Diretrizes clínicas recomendam que exames de imagem não sejam solicitados rotineiramente em quadros de dor lombar e ciática quando não há suspeita de uma condição grave e quando o resultado não deverá modificar a conduta.

Isso não significa que o exame seja pouco importante.

Significa apenas que:

imagem e clínica precisam conversar.

Uma alteração encontrada na ressonância ganha muito mais significado quando sua localização e características são compatíveis com aquilo que encontramos na história e no exame físico.


Tenho hérnia de disco. Preciso de cirurgia?


A presença de uma hérnia não significa automaticamente indicação cirúrgica.

Grande parte dos quadros pode inicialmente ser conduzida de forma conservadora, dependendo dos sintomas, dos achados neurológicos e da evolução.

Por outro lado, existem situações em que avaliação médica especializada deve ser priorizada.

A própria diretriz NICE considera a possibilidade de descompressão cirúrgica quando a ciática não apresenta melhora adequada com tratamento não cirúrgico e os achados radiológicos são consistentes com os sintomas.

Ou seja: novamente, não é apenas a imagem que decide.


Quando é preciso procurar avaliação médica rapidamente?


Alguns sinais mudam completamente a prioridade da conduta.

Dor lombar intensa irradiando para a perna acompanhada de nova alteração para urinar ou evacuar, alteração da função sexual ou perda de sensibilidade na região perineal necessita avaliação imediata por possibilidade de síndrome da cauda equina.

Fraqueza progressiva também merece investigação médica.

Além disso, durante a avaliação é necessário considerar condições menos comuns, porém importantes, como trauma significativo, infecção, câncer ou doenças inflamatórias quando a história clínica levanta essa possibilidade.

Reconhecer quando não devemos simplesmente iniciar uma terapia manual também faz parte de uma boa avaliação.


Onde a Osteopatia entra no tratamento?


A Osteopatia não deve começar pela técnica.

Primeiro precisamos compreender o quadro.

Quando não existem sinais que indiquem outra prioridade médica e o tratamento conservador é apropriado, podem ser utilizados diferentes recursos conforme os achados clínicos.

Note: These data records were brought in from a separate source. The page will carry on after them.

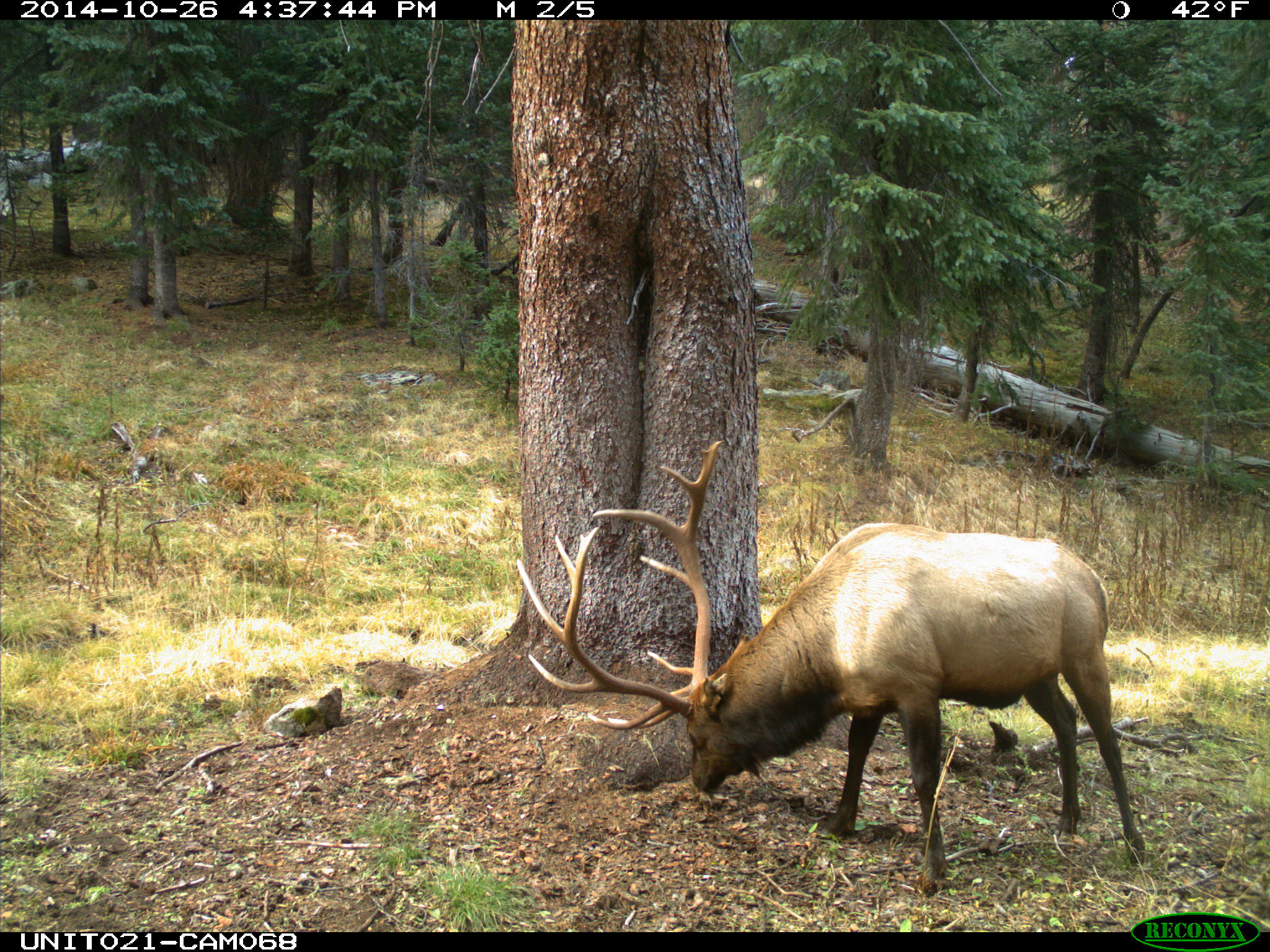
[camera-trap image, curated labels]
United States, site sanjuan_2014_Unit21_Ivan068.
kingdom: Animalia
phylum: Chordata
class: Mammalia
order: Artiodactyla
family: Cervidae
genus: Cervus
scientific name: Cervus elaphus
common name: red deer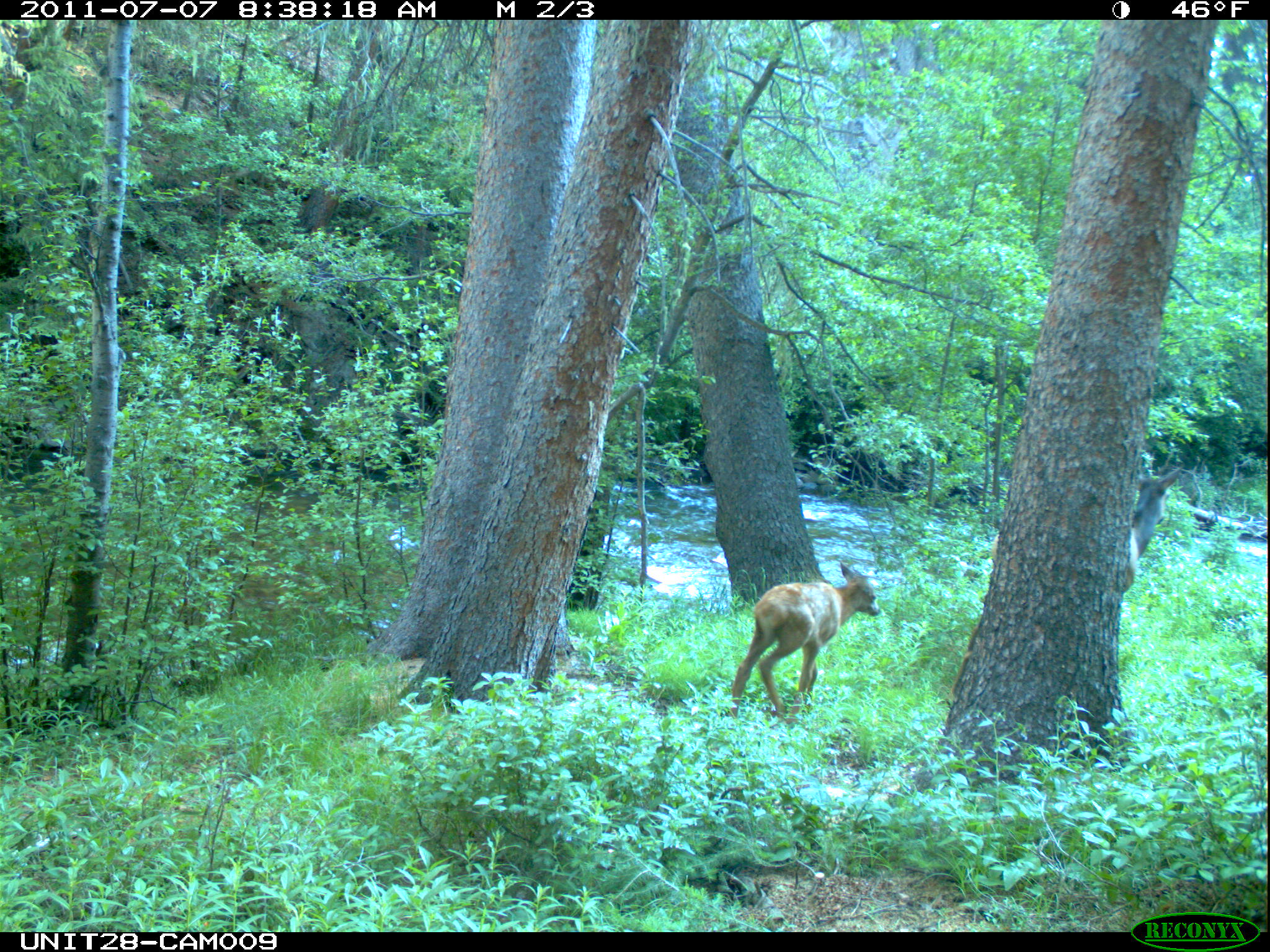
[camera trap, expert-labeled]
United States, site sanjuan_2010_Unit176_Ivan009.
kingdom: Animalia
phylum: Chordata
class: Mammalia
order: Artiodactyla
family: Cervidae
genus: Cervus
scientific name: Cervus elaphus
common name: red deer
Cervus elaphus (red deer).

No meu atendimento, isso pode envolver técnicas de terapia manual e Osteopatia, estratégias neurodinâmicas, orientação sobre movimento e progressão da atividade, sempre de maneira individualizada.

O objetivo não é simplesmente “colocar uma vértebra no lugar” ou “descomprimir uma hérnia”.

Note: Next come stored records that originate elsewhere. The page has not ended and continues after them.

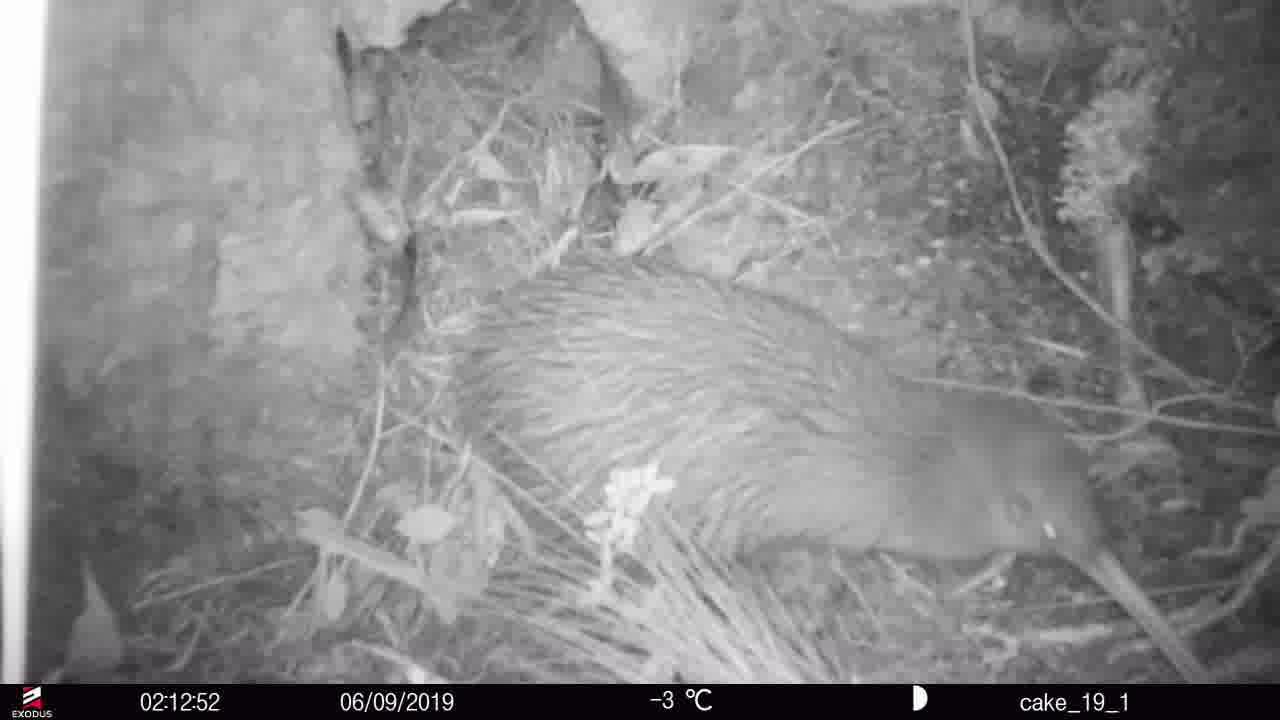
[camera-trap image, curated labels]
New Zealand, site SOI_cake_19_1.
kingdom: Animalia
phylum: Chordata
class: Aves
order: Apterygiformes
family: Apterygidae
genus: Apteryx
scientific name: Apteryx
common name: kiwi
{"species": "kiwi (Apteryx)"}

É identificar quais fatores estão participando dos sintomas e quais deles podem ser modificados.

Diretrizes para dor lombar e ciática também reforçam educação, manutenção das atividades e exercício como componentes importantes do manejo conservador.


A ressonância mostra estruturas. A avaliação precisa entender a pessoa.

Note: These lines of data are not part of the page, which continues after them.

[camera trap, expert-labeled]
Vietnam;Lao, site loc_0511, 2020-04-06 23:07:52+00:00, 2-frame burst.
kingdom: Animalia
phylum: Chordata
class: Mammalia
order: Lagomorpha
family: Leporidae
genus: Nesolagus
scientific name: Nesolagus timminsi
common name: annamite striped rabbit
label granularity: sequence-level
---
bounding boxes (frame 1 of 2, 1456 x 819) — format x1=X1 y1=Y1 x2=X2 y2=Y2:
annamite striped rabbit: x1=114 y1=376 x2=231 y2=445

Duas pessoas podem apresentar exames semelhantes e histórias completamente diferentes.

Por isso, quando recebo um paciente com dor lombar, ciática ou diagnóstico de hérnia de disco, minha primeira pergunta não é:

“Onde está a hérnia?”

É:

“O que está acontecendo neste caso?”

Só depois de entender a história, avaliar o movimento, investigar possíveis sinais neurológicos e relacionar esses achados aos exames disponíveis é que uma estratégia de tratamento começa a fazer sentido.

Uma boa avaliação começa antes da técnica.


Perguntas frequentes


Hérnia de disco sempre causa dor?

Não. Alterações discais também são encontradas em pessoas sem sintomas. A relevância de uma hérnia depende de sua relação com a apresentação clínica e outros achados.


Ciática significa que tenho hérnia de disco?

Não necessariamente. Hérnia de disco é uma das possíveis causas. A avaliação precisa investigar a origem da dor irradiada e possíveis sinais de comprometimento neural.

Preciso levar minha ressonância para a consulta?Se você já possui exames, eles podem contribuir para a avaliação. Eles serão interpretados em conjunto com a história e o exame clínico.


Osteopatia pode ser utilizada em quem tem hérnia de disco?

Em determinados pacientes, técnicas de Osteopatia e terapia manual podem fazer parte de uma estratégia conservadora. A escolha depende da avaliação, dos sintomas, dos achados neurológicos e da existência ou não de contraindicações.


Dor descendo pela perna significa necessariamente lesão do nervo?

Não. Dor irradiada pode ocorrer por diferentes mecanismos. Por isso, localização da dor isoladamente não determina o diagnóstico.